En büyük risk ise iktidar ve avanesi ile genel olarak muhalefetin birbirlerinden kuşkulandığı bu halin kendisinin de kontrolden çıkması. Kuşku ikili işlevi olan bir ruh hali. Kontrolden çıkmadığı sürece kuşkulananın artıracağı önlemlerle kendini güvende hissetmesini ve bu yolla da güçlenmesini sağlayabilir. Ama derinleşip kontrolden çıktığı durumlarda kuşkulananın paniğe kapılmasını ve kendisini güvene almak için, savunmasında derin gedikler açacak hamleler yapmasına neden olabilir.

Toplumsal değişimler tekil bireyin ruh haline genel olarak bağlı değildir. Ama kriz dönemlerinde güç sahibi bireylerin ruh hali, kontrol ettikleri kitleleri derinden etkileyebilir.
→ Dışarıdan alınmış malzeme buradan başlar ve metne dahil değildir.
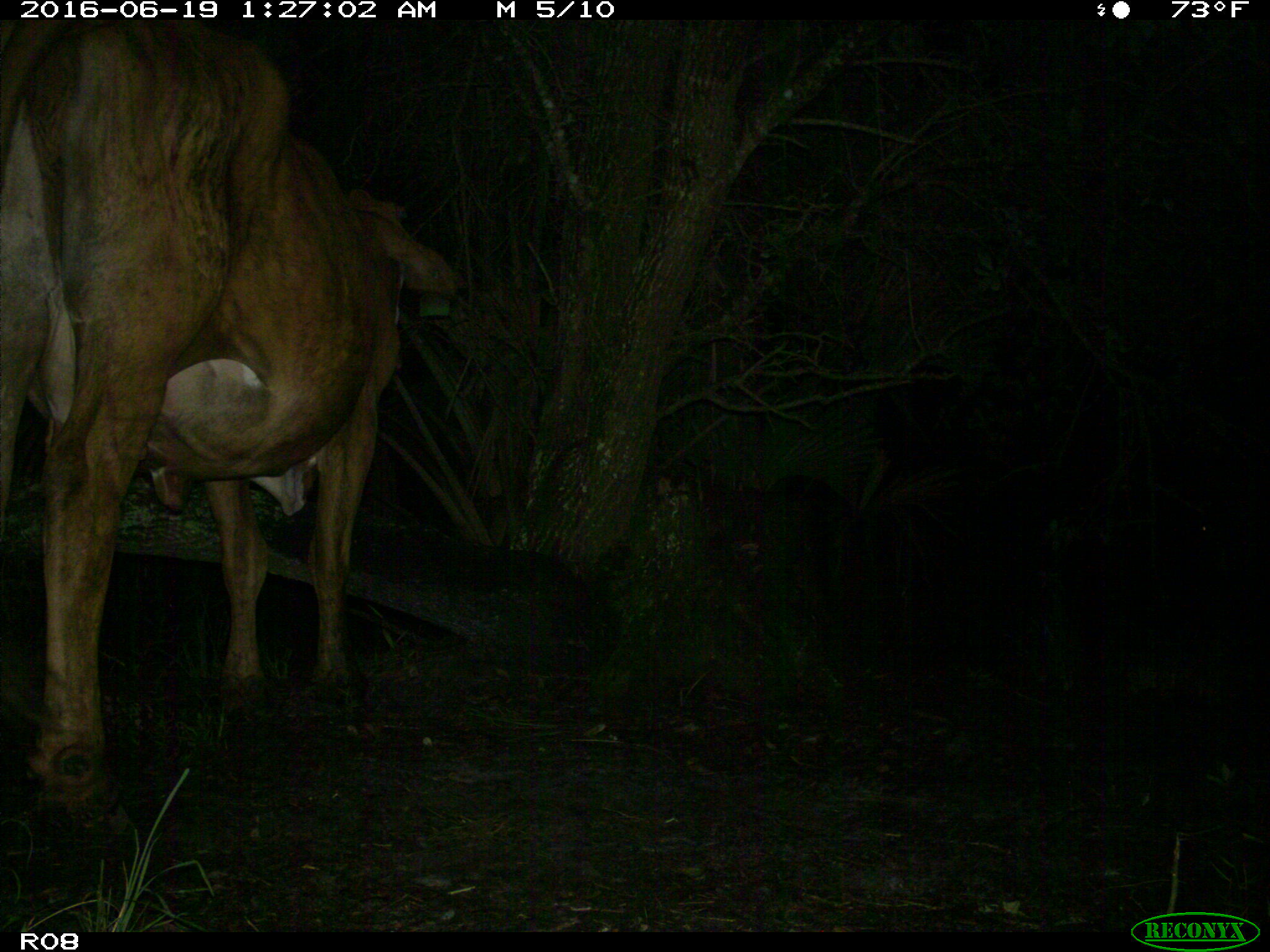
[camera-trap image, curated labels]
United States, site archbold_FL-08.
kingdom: Animalia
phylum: Chordata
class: Mammalia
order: Artiodactyla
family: Bovidae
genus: Bos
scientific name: Bos taurus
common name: domestic cow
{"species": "Bos taurus (domestic cow)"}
Alacakları bireysel kararlar ya da uygulamalar umulandan ya da kendi umduklarından çok farkı etkilere neden olabilirler. En basit ama kaygılandırıcı örnek, bir paramiliter örgütlenme ve hazırlık kuşkusuna kapılıp silahlanmalıyız yargısına kapılmak. Tersi de geçerli. Beni isyanla düşürmeye hazırlanıyorlar paramiliter destekler hazırlamalıyım!

Kedidir kedi, 1977 yapımı Aslan Bacanak filmi ile meşhur olan bir replikti. Sosyal medyada bir dönem yeniden moda olmuştu. Mahallenin ağır abisi Metin Akpınar’ın kız kardeşine âşık olan Zeki Alasya, abinin korkusundan sevgilisi ile çatılarda buluşur. Çatı turları sırasında türlü sakarlıklarla yol açtığı kazalar mahallelinin korkmasına neden olur. Kahvehanede bu gizemli kazalar üzerine yapılan kaygılı, korkulu yorumlara ağır abi ihtimal vermez. Gizemli bir tehdit uyarılarını, “kedidir kedi!” diye yorumlar her defasında. Ama olaylar sürdükçe mahallede “Kasımpaşa Canavarı” efsanesi yayılmaya başlar. Filmde olaylar bir şekilde tatlıya bağlanır ve canavar sanılan da ürkek bir âşık çıkar çıkmasına da, bugün kendisi dahil bir Kasımpaşa Canavarı olduğundan emin olanlarla, kedidir kedi diyenler arasındaki anlaşmazlık ne olacak?